If Rubicon Project officially goes on the selling block, what are its prospects?
The company, which has hired Morgan Stanley to explore a sale, according to The Wall Street Journal, has suffered from tanking stock, layoffs and leadership changes over the past year, and it apparently isn’t the only company of its kind in play. Other supply-side platforms (SSPs) also have been shopping themselves around, including at CES two weeks ago.
AdExchanger asked the CEOs of PubMatic, Index Exchange, OpenX and the buy-side services company Huddled Masses to weigh in on the future of the supply-side platform space.
Rubicon declined to comment.
Who Would Buy Rubicon Project?
Private equity or strategics – like telcos, media companies, eCommerce companies or another ad tech – will be most interested in Rubicon, said PubMatic CEO Rajeev Goel.
Huddled Masses CEO Charles Cantu listed telcos, satellite and cable companies first, and added agency holding companies to the list.
Adding some credence to the media-company hypothesis, an AdExchanger source said Rubicon had taken meetings with large, traditional media companies but noted that a meeting alone can mean very little. And of course, News Corp. is a significant Rubicon investor (although it also has a stake in competitor AppNexus).
Private equity could be attracted to Rubicon Project because it’s profitable, has cash and good cash flow and is trading at a low multiple, meaning the stock is priced well, Goel said. “This asset has many of the characteristics that private equity firms look for in a take-private [deal], including scale.”
Another theory: A private equity firm could potentially combine multiple supply-side platforms into one giant, scaled offering, said sources with varying knowledge of this deal option. Given the complexity of a deal involving multiple companies, Rubicon Project would need to retain a bank.
But while “the economies of scale will be so good they will price every business out of the market, it relies on a lot of things to go right for it to work,” said a source with knowledge of the potential deal.
What Does A Buyer Get?
“Buying Rubicon isn’t a clear path to success,” Cantu said. “They’ve already gone on record saying they’re behind in header bidding, which means they’re likely behind in server-to-server [header bidding] and beyond options. Their true value relies on contracts both with publishers and, if they have them, buyers.”
And the advent of header bidding means the relationships with top comScore publishers that used to differentiate Rubicon don’t mean as much anymore. The equalised access header bidding creates thins margins as exchanges try to compete with each other, said Index Exchange CEO, Andrew Casale.
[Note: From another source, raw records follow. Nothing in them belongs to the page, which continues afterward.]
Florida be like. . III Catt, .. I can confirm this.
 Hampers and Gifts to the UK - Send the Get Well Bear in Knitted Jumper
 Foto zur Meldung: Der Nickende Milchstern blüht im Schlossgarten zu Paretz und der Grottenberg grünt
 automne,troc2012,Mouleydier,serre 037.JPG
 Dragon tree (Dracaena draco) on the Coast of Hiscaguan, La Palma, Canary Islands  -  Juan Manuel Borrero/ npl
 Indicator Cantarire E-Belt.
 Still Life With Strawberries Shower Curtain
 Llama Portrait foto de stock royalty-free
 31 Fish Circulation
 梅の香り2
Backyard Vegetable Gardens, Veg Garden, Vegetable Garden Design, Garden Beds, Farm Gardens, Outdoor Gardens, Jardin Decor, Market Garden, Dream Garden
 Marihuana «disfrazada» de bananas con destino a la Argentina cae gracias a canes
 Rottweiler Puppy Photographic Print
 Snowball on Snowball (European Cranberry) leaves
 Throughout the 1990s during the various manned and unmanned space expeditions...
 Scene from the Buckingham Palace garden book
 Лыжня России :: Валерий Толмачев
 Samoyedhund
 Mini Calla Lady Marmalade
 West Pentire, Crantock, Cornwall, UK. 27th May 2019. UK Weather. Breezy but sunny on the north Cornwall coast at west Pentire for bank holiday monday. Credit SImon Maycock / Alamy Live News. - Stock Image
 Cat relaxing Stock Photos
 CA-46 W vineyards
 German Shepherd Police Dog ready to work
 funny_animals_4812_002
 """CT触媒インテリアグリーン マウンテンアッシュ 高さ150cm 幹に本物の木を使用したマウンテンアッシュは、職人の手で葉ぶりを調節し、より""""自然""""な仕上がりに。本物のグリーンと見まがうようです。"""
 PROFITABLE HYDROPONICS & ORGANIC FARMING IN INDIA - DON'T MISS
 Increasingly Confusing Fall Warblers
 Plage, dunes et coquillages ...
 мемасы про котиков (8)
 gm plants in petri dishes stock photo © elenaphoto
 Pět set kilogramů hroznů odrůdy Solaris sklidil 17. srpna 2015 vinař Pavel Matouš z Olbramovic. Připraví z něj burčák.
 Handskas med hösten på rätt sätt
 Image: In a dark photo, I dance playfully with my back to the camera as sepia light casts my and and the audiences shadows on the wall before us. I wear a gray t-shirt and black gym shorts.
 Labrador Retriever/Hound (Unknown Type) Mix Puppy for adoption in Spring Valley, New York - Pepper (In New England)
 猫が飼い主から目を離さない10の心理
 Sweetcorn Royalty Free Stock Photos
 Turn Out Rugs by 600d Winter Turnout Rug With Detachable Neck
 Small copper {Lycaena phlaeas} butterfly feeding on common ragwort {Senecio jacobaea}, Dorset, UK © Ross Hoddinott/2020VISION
“The supply side is now a can of Coke, and two things are happening,” Casale said. “One side of the can is being pushed in because take rates are going down. That’s what the header did. The other side is being pushed in because it’s expensive to access the header.”
There’s yet another twist ahead. Header bidding dramatically raises infrastructure costs, which could put additional pressure on supply-side platforms, including Rubicon, which will need to increase their investments.
“We are projecting double to triple the request volume in a year,” Casale said. “Going from 1 trillion [requests] to 2 to 3 trillion is an eight-figure investment, and there is no capital out there. That math doesn’t work.”
Is Buying Rubicon Project A Good Idea Or A Bad Idea?
“Good idea to sell? Yes,” Cantu said. “Good idea to buy? Maybe.”
A prospective buyer would get “a key media and data gateway to the high-growth programmatic ecosystem,” Goel said.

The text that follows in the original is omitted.